Ознакомительная версия.
Зафиксировать истинное состояние материи в ее последней сути – это значит воплотить стихию иррационального. Она не есть ни бытие, ни устойчивость, ни движение, это стихия, бездна, хаос (где-то в нем таятся и прародимые хаосы Андрея Белого). Но стихия иррационального существует на уровне дологическом. И как только искусство пытается запечатлеть меон, оно его утрачивает, ибо наделяет логикой Логоса, вне которой нет самого искусства. Не потому ли экзистенциальное сознание, зародившись в недрах реализма, постоянно стремится вырваться за его пределы через стихию алогичности, апричинности? Сартр ограничил воплощение философских формул (даже в «Тошноте») логизированными принципами неиерархизированности и к меональному уровню бытия сумел приблизиться лишь в отдельных сценах (бунт природы).
Георгий Иванов в «Распаде атома» уловил и воплотил не только содержание меона (стихии, хаоса, бездны, сора), но композицией своих созерцаний отразил структуру его. Если учесть, что меон бесструктурен в принципе, то Г. Иванов и воплотил структуру бесструктурности, структуру хаоса, последней сути бытия.
В творчестве зрелого Г. Иванова поменялись местами две ипостаси: поэт и человек – причина и следствие. Прежде причиной был поэт; теперь единственная первопричина – Я, человек как таковой. Без нее поэзия пуста; она одна поэзию делает явлением, а поэта – большим поэтом. В творчество Г. Иванова вошла «Жизнь», когда в него вошла «Смерть»: приближение возможно только через искажение. Жизнь и поэзия друг без друга немыслимы: «друг друга отражают зеркала…». Но при этом друг друга искажают. Все в истинном свете обнаруживает только смерть – ее конечность, неотвратимость. Суть ивановского перерождения – открытие экзистенции человека в себе. Оно начинается с человеческого эгоизма поэта, с острого осознания собственной конечности как человека. Когда это открытие сделано, то дальнейший сюжет ивановских книг разворачивается не вокруг смерти; сюжет смерти становится единственным и всеобъемлющим.
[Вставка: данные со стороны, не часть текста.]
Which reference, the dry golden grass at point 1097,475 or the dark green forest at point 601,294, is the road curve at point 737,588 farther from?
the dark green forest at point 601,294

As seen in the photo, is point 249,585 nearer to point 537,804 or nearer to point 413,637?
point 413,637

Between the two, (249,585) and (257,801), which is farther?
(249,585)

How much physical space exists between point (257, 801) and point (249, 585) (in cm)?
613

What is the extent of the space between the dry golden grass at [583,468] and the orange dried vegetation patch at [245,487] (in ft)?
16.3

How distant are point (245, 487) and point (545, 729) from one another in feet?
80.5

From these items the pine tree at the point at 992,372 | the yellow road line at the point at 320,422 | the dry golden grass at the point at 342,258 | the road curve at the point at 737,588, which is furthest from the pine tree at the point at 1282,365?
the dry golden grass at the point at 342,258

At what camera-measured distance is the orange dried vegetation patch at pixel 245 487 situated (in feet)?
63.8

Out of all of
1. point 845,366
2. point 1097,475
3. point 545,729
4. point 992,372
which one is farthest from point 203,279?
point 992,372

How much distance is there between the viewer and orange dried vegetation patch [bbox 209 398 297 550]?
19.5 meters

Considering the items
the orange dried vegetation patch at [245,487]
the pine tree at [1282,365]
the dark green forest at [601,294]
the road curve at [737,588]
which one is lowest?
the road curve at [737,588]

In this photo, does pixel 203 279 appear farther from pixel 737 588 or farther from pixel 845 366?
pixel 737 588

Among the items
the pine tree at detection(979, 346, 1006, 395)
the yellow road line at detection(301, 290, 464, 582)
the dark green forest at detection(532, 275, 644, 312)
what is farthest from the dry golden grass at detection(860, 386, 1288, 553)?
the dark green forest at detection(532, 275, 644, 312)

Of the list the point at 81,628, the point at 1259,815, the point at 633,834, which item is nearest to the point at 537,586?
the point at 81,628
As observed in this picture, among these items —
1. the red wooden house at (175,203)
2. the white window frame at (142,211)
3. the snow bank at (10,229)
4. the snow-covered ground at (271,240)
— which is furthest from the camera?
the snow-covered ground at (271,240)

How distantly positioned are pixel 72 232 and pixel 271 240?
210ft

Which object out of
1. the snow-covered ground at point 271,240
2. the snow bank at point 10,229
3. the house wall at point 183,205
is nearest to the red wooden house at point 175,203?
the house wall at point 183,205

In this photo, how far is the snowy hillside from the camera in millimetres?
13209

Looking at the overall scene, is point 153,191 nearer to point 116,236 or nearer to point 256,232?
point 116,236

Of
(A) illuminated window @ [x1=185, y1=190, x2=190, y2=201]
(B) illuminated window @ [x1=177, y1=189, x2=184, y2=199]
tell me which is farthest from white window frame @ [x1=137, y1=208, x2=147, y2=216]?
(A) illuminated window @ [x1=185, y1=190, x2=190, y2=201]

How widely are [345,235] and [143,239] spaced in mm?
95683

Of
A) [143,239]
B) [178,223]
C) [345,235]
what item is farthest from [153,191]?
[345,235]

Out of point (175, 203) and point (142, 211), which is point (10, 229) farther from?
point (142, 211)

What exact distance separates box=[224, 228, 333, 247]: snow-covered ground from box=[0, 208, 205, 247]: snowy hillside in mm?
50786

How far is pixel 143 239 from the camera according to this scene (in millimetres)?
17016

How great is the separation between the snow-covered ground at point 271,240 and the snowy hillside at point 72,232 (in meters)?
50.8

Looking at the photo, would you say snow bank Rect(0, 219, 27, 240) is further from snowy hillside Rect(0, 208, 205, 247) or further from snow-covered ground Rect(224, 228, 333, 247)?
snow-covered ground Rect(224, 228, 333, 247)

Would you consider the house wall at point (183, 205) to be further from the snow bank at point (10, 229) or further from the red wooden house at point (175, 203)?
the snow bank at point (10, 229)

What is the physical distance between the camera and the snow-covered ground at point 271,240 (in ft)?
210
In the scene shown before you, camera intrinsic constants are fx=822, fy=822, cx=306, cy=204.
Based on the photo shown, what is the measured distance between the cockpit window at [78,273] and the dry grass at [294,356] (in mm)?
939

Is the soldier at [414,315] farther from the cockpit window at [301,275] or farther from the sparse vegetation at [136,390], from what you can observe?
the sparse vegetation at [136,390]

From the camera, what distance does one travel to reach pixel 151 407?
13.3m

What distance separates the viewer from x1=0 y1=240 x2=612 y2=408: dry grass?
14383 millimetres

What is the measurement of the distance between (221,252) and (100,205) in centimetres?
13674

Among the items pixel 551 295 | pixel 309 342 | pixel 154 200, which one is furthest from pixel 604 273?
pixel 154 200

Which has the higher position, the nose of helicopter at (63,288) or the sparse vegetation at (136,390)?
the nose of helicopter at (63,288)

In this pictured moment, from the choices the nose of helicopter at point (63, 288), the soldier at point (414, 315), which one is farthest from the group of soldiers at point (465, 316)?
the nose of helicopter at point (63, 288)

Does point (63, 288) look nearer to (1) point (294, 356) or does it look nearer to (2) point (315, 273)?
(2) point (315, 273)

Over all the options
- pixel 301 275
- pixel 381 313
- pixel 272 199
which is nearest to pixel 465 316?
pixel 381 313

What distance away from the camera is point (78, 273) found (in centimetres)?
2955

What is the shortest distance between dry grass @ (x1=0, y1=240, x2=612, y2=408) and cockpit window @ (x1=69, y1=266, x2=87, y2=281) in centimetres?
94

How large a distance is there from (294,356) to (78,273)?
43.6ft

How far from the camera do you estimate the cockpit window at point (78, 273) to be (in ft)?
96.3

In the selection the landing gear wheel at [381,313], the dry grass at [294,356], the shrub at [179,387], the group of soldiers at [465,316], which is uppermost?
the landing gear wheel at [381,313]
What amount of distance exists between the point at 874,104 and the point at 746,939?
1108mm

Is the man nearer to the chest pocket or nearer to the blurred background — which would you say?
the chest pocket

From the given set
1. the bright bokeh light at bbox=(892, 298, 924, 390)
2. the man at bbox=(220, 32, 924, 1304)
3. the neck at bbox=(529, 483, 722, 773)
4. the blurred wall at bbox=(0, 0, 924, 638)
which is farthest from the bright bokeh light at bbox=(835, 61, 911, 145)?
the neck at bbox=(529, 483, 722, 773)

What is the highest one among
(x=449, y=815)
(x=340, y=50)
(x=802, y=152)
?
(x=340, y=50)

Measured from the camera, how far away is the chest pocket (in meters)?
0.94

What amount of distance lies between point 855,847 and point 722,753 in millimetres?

Смерть для Г. Иванова – неминуемая западня. Драматизм и динамика послевоенных стихов отражают поиск выхода: обмануть смерть, уйти от нее в иллюзию поэзии, искусства, музыки, бессмертия…. Чем очевиднее, что выхода нет, – тем сильнее трагизм ивановской поэзии, тем больше он поэт. И тем больше жизни открывается ему: так много, как может открыться перед лицом смерти, когда человек один на один с ничто. Один из последних замыслов – написать «Жизнь, которая мне снилась»: «подлинное отношение к людям и событиям», то, что «на дне» души. Оно отразилось в «Посмертном дневнике». Открывшееся через смерть экзистенциальное сознание укрупнило феномен Г. Иванова. По глубине и кругу тем, по достоверности чувства он стал самым ярким русским поэтом-экзистенциалистом ХХ века.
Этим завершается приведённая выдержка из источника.